BackgroundCisplatin-induced acute kidney injury (CI-AKI) is a severe, dose-limiting nephrotoxicity affecting up to 30% of patients. Emerging evidence highlights ferroptosis—an iron-dependent form of regulated cell death—as a key mechanism in cisplatin-induced tubular damage. However, the overall effectiveness of various ferroptosis inhibitors remains unclear. This study aims to synthesise preclinical evidence to assess the renoprotective potential of natural and synthetic agents targeting the ferroptotic cascade.MethodsFollowing PRISMA 2020 guidelines, a systematic review and multilevel meta-analysis were conducted across PubMed and Web of Science. From 58 unique preclinical studies (265 effect sizes), we extracted data on renal function (BUN, SCr) and ferroptotic biomarkers (GPX4, GSH, MDA, 4-HNE, Fe2+).
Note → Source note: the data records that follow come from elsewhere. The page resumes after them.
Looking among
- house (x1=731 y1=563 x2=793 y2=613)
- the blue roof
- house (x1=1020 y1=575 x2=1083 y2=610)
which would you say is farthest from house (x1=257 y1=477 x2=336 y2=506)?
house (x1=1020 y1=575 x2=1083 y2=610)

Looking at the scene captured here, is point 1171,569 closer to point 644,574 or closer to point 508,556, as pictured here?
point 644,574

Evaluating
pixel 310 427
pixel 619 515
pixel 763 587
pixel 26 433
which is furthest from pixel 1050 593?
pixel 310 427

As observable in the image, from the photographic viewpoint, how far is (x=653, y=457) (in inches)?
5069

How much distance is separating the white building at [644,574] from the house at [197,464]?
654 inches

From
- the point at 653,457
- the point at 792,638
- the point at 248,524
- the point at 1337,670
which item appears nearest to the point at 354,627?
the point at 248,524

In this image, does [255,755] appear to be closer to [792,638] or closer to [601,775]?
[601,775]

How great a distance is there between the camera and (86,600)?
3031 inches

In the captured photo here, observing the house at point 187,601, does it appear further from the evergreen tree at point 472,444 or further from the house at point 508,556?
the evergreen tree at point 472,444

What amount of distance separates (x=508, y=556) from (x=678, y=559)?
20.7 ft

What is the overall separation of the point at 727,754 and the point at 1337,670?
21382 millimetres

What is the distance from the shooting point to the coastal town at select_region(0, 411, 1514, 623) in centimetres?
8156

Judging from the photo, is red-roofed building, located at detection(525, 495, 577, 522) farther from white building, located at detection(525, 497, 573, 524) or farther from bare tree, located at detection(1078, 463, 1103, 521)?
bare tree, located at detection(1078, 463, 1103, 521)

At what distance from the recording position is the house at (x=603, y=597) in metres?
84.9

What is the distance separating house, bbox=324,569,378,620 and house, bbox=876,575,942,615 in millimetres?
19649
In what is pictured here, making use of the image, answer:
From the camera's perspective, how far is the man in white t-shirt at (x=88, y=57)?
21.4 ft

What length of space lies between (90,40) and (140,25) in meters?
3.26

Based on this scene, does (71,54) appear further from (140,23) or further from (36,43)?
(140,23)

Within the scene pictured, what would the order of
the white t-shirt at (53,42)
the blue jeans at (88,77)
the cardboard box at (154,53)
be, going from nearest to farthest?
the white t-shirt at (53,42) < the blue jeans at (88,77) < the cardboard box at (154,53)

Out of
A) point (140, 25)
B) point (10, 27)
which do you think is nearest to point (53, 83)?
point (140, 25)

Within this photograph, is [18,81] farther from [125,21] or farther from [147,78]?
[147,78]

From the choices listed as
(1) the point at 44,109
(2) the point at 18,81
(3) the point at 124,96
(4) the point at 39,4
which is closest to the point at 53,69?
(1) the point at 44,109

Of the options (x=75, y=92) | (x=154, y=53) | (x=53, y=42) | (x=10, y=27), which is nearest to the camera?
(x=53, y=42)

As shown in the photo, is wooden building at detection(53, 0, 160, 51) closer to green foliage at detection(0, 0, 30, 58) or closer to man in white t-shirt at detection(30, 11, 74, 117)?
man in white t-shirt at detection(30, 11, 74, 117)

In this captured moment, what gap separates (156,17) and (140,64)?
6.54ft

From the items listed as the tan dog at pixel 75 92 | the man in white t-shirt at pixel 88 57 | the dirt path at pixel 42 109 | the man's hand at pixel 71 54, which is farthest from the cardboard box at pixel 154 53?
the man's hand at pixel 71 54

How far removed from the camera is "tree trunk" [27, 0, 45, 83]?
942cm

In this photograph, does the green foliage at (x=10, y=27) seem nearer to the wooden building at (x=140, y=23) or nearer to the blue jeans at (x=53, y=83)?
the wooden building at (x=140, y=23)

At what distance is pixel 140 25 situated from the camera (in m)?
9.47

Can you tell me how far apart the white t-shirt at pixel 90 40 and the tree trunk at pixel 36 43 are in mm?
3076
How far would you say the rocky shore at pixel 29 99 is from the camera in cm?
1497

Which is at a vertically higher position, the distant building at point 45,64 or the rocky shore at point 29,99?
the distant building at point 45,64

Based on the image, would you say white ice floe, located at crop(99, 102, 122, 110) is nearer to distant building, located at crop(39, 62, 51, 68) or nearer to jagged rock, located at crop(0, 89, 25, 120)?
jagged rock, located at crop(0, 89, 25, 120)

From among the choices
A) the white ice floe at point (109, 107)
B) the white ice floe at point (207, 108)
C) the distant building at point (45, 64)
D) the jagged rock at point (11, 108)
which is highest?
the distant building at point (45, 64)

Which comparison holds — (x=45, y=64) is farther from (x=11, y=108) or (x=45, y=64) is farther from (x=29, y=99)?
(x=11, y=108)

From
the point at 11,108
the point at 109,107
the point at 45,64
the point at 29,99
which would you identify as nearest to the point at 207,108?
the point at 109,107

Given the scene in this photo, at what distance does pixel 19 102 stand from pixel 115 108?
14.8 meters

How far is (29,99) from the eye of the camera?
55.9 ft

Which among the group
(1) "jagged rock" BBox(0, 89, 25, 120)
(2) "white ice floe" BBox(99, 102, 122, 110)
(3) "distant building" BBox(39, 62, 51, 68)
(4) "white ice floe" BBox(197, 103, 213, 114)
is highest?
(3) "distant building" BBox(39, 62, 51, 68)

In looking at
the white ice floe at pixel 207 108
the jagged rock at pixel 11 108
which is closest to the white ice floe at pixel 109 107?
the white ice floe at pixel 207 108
Standardised mean differences (Hedges’ g) were pooled using a three-level random-effects model, and moderators were assessed using multilevel meta-regression.ResultsBoth natural and synthetic interventions significantly alleviated renal dysfunction, markedly reducing BUN (Intercepts β = −3.84 and −4.06, respectively; p < 0.001) and serum creatinine. Outcome type emerged as a dominant moderator (QM > 500), with the most pronounced therapeutic shifts observed in the restoration of the antioxidant shield: GPX4 (β = 8.56 for natural, 8.71 for synthetic) and GSH (β = 6.99 for natural, 6.33 for synthetic) (p > 0.05). Significant residual heterogeneity was observed (QE, p < 0.001), and PET–PEESE analyses indicated small-study effects, suggesting that the magnitude of the pooled estimates may be inflated. Although the Trim and Fill adjustment did not alter the direction of findings, the overall results should be interpreted with caution.ConclusionInhibition of ferroptosis is a promising preclinical strategy to mitigate CI-AKI, with restoration of the System Xc−/GSH/GPX4 axis emerging as the primary mechanistic driver of renoprotection. These results provide a quantitative mechanistic consensus supporting further investigation and clinical development of ferroptosis-targeted adjuvants to widen the therapeutic window of cisplatin-based chemotherapy.